Top of Provided information

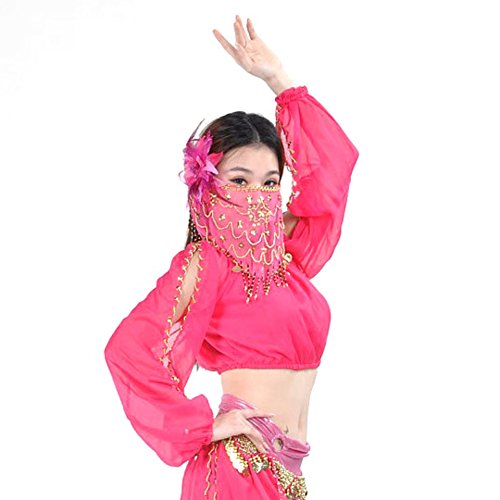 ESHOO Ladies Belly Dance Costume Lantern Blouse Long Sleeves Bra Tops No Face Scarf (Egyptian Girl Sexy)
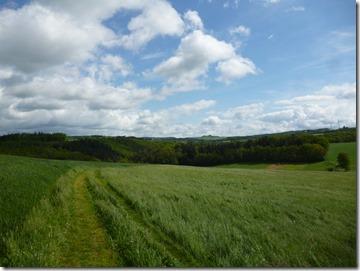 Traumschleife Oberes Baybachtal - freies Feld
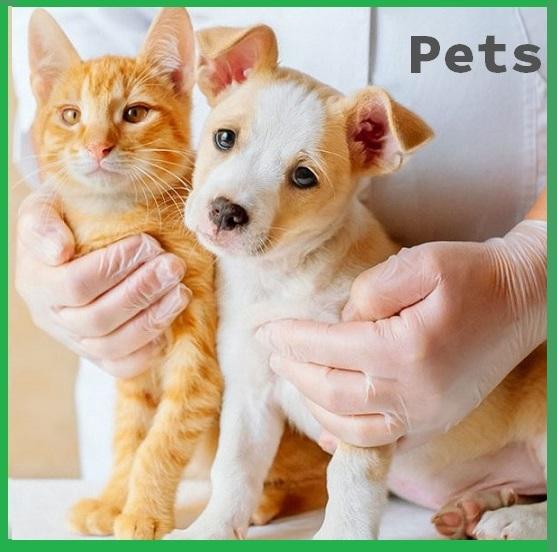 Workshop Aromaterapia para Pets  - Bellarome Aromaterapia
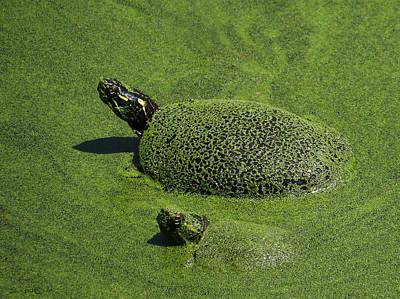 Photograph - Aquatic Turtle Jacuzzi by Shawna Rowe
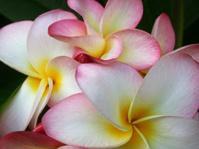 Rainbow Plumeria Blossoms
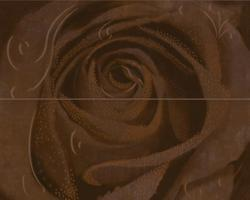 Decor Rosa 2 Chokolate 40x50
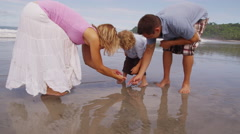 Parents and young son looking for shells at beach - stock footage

Bottom of Provided information

The data must come back word for word, with every picture removed.

 ESHOO Ladies Belly Dance Costume Lantern Blouse Long Sleeves Bra Tops No Face Scarf (Egyptian Girl Sexy)
 Traumschleife Oberes Baybachtal - freies Feld
 Workshop Aromaterapia para Pets  - Bellarome Aromaterapia
 Photograph - Aquatic Turtle Jacuzzi by Shawna Rowe
 Rainbow Plumeria Blossoms
 Decor Rosa 2 Chokolate 40x50
 Parents and young son looking for shells at beach - stock footage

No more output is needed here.